The contracting of a Spanish subsidiary by another foreign entity of the group does not, in itself, imply the existence of a permanent establishment in Spain

It cannot be automatically concluded that a non-resident entity has a permanent establishment (PE) in Spain for VAT purposes, merely because it has a subsidiary in that territory or because both companies belong to the same group. The existence of a PE must be determined in light of the economic and commercial reality of the case.

In its ruling of February 20, 2025, the Economic Administrative Court (TEAC) examined the requirements that must be met in order to consider that a taxpayer has a PE in Spain for VAT purposes and in light of the last jurisprudence of the Court of Justice of the European Union (CJEU) . In the case under review, a foreign entity entered into an engineering and technical advisory services contract with an entity resident in Spain. To carry out part of the service, the foreign entity subcontracted a related company, also located in Spain. The issue was whether this subcontracting gave rise to a PE in Spain and thus whether the foreign entity was not entitled to claim a VAT refund under Article 119 of the Spanish VAT Law and Article 31 of the Regulations.

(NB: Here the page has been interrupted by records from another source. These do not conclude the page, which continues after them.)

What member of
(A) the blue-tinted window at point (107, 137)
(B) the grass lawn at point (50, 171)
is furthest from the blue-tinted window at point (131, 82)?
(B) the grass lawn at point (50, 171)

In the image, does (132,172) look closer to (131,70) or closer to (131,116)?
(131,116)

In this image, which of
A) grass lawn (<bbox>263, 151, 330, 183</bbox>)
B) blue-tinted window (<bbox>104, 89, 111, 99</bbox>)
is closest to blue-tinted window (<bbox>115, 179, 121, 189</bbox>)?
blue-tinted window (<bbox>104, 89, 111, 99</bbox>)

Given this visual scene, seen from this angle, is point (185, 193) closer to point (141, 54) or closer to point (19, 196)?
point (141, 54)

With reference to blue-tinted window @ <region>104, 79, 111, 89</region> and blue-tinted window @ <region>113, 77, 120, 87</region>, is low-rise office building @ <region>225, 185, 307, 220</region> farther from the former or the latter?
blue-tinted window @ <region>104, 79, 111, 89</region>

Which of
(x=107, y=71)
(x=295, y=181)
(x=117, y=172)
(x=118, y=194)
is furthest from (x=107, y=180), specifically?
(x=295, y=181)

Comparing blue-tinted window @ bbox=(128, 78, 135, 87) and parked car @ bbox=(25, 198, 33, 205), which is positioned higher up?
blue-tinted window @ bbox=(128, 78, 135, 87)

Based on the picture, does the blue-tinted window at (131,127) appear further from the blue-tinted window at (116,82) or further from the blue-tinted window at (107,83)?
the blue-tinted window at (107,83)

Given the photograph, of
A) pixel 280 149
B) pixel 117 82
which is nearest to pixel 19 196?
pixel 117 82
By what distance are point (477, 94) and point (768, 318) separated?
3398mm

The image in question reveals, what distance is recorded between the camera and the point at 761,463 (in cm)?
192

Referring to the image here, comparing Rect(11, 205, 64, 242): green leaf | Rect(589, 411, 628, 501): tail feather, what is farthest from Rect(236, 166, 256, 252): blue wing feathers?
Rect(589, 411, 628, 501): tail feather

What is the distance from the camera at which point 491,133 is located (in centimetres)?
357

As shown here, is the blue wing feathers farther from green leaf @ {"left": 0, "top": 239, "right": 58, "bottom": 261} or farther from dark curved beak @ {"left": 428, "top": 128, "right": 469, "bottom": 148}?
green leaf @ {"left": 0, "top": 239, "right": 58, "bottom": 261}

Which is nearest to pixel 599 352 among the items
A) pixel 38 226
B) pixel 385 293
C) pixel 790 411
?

According to EU case law, a fixed place of business is considered a permanent establishment if the following requirements are met:

(i) Physical presence in a specific Member State

(ii) Sufficient degree of permanence of the place or business headquarters.

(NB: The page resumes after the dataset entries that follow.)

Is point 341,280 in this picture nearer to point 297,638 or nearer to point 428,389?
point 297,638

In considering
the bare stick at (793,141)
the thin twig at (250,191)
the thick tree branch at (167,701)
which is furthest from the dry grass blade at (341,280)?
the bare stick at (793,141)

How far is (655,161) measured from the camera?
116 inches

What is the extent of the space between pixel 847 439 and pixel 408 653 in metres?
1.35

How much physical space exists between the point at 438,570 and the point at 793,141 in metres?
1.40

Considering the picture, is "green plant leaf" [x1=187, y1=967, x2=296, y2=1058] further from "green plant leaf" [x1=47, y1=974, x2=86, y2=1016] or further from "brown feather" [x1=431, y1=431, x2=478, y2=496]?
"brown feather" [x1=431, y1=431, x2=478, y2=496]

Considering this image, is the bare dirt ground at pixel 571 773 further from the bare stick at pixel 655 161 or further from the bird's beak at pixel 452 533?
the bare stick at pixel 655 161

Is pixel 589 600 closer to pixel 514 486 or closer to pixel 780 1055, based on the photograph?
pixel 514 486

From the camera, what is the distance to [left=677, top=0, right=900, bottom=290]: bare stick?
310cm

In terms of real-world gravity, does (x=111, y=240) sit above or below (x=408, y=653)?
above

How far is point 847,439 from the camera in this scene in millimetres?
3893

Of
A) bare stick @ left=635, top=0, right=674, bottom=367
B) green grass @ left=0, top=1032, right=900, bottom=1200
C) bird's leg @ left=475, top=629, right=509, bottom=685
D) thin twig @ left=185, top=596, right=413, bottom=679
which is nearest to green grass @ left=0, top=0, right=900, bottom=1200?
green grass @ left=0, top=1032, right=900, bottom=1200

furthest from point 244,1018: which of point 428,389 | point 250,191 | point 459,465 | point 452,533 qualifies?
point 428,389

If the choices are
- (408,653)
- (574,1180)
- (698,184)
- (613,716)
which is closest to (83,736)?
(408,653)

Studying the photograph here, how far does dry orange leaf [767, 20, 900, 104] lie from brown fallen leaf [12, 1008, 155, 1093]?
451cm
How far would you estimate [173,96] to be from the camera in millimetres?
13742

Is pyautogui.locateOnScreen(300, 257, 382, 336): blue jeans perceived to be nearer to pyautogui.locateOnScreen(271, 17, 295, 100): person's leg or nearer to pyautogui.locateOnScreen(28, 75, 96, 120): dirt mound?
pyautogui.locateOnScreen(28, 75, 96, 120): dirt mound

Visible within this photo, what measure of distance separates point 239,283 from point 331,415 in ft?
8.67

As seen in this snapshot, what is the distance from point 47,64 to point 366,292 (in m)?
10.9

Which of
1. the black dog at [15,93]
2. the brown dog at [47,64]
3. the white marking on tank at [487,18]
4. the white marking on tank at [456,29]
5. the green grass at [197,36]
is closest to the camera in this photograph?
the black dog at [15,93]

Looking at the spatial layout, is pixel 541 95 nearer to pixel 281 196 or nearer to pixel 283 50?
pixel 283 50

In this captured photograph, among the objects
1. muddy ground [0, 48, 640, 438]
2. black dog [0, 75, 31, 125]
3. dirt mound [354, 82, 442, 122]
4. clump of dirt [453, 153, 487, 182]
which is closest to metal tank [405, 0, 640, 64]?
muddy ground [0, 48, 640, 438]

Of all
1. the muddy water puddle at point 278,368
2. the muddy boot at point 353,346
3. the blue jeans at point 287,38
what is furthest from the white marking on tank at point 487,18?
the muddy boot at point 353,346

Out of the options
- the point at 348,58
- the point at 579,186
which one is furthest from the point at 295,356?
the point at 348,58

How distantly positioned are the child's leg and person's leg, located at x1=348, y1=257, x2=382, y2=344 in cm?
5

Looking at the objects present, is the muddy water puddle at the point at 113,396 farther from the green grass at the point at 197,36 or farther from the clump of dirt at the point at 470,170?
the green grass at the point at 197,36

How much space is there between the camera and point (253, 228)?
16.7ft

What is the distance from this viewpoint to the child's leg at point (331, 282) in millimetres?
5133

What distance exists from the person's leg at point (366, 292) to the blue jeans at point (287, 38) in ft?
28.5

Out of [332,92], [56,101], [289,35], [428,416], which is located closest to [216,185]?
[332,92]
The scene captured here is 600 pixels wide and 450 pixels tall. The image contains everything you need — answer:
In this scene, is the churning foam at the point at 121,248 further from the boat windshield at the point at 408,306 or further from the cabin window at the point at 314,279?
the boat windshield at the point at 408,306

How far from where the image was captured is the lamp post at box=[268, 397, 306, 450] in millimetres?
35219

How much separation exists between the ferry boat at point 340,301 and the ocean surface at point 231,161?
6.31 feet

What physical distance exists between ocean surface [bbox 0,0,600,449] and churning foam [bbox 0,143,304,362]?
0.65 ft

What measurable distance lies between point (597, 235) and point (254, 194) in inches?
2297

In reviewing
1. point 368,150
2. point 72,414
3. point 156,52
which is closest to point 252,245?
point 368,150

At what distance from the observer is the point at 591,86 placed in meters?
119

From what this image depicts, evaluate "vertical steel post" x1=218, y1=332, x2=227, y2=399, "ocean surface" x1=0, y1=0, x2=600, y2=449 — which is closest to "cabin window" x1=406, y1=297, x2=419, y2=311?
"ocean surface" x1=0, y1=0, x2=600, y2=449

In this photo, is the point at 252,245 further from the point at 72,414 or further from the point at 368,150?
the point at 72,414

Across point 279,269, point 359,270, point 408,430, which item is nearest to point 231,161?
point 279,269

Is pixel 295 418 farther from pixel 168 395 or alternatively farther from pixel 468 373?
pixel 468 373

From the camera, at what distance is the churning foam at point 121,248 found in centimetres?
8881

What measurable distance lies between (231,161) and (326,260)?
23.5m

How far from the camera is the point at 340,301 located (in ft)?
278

(iii) Effective performance of an activity by the PE, independently of the head office.

(iv) Availability of sufficient human and technical resources to provide services on a stable basis.

The TEAC notes that, although it is not essential to have own human and material resources to determine the existence of a PE, the resources of another company (i.e., the subsidiary) can only be considered to be part of the parent company’s permanent structure if the parent can dispose of them immediately and permanently as if they were its own. Therefore, for a subsidiary’s resources to be regarded as part of the foreign parent’s PE, it must be proven that the subsidiary is not responsible for its own resources and does not provide its services at its own risk.

Likewise, the existence of a PE cannot be inferred solely from the fact that the company has a subsidiary in Spanish territory, or because both companies belong to the same group, but must be made in light of the economic and commercial reality.